El problema es estructural. Desde hace años, para hacer posible los arreglos del proceso 8.000, los votos de la parapolítica, la reelección y tantas cosas semejantes, se fue desmontando el andamiaje presupuestal que exigía que los gastos e inversiones estuvieran precedidos de análisis de factibilidad y de planeación del buen uso de los recursos. Ya sin frenos ni cortapisas, la “mermelada” crece y fluye sin problema de la Tesorería de la Nación hacia proyectos dudosos que amalgaman los arreglos de gobernabilidad de la administración de turno. Políticos, contratistas y funcionarios gozan del sistema.
El Gobierno Nacional parece pensar que puede comprometerse a mayores gastos, como los que se acuerdan con los congresistas o los que se firman cuando capitula atolondradamente frente a los gremios, las dignidades y cuantos grupos paran y obstruyen carreteras. Los ministros parecen tener la seguridad de que el Congreso va a aprobar lo que le pidan (para eso está la “mermelada”, al final de cuentas) y que las empresas y los contribuyentes van a pagar más impuestos en forma dócil y sumisa.
La sociedad civil, los gremios, los universitarios y los medios debemos exigirle al Gobierno que nos informe con claridad sus intenciones. No puede ser que en forma mecánica y desprevenida el Congreso acepte que el Gobierno les meta la mano al bolsillo a los colombianos con el IVA o con un agigantado impuesto al patrimonio sin que exista justificación o mérito suficiente.
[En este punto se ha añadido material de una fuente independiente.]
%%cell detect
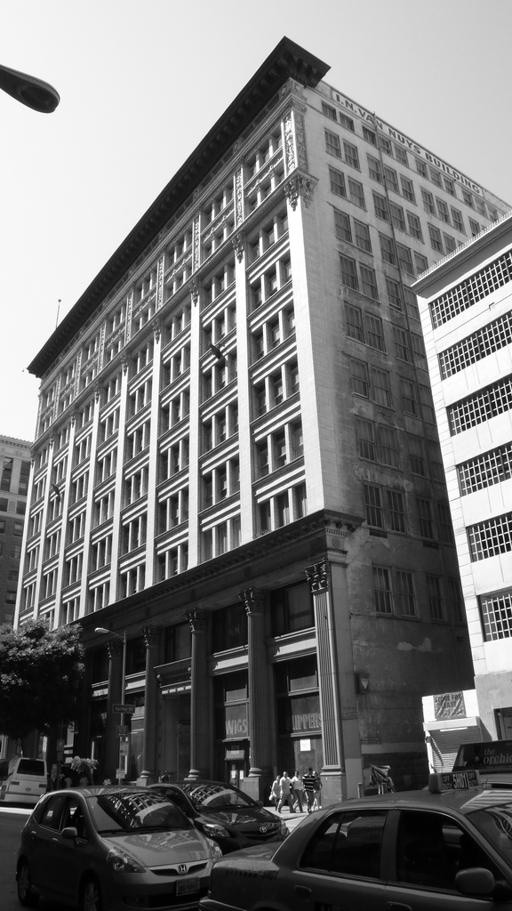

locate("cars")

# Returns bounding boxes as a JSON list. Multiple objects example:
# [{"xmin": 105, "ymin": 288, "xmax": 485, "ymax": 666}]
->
[
  {"xmin": 199, "ymin": 770, "xmax": 511, "ymax": 911},
  {"xmin": 15, "ymin": 786, "xmax": 224, "ymax": 911},
  {"xmin": 146, "ymin": 780, "xmax": 290, "ymax": 856}
]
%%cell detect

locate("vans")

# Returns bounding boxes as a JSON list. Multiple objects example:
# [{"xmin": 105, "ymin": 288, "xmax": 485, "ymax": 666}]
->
[{"xmin": 0, "ymin": 757, "xmax": 48, "ymax": 808}]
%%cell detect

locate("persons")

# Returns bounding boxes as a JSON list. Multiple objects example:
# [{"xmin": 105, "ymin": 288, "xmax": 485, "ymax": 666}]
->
[
  {"xmin": 302, "ymin": 765, "xmax": 320, "ymax": 813},
  {"xmin": 267, "ymin": 774, "xmax": 280, "ymax": 807},
  {"xmin": 291, "ymin": 767, "xmax": 305, "ymax": 814},
  {"xmin": 278, "ymin": 769, "xmax": 296, "ymax": 814}
]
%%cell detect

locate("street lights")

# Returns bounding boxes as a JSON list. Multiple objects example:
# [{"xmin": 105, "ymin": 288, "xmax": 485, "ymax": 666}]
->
[
  {"xmin": 95, "ymin": 627, "xmax": 128, "ymax": 785},
  {"xmin": 1, "ymin": 65, "xmax": 61, "ymax": 114}
]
Si se aprueban estos sacrificios, el Gobierno debería, como contraparte, desmontar tanto gasto innecesario y sospechoso, eliminar exenciones y privilegios tributarios y, asimismo, comprometerse a montar esquemas de controles y rendimiento de cuentas como nunca antes han existido en el país.
Si no se da un debate a fondo sobre esta catarata de impuestos, la clase política, que deriva siempre ventajas de los mayores ingresos del Gobierno, tomará todavía una mayor fuerza y, por esta vía, se seguirá debilitando la democracia colombiana. Y, lo peor, se menguará el crecimiento económico y el proceso de inversión que han impulsado un período, breve pero afortunado, de prosperidad y trabajo.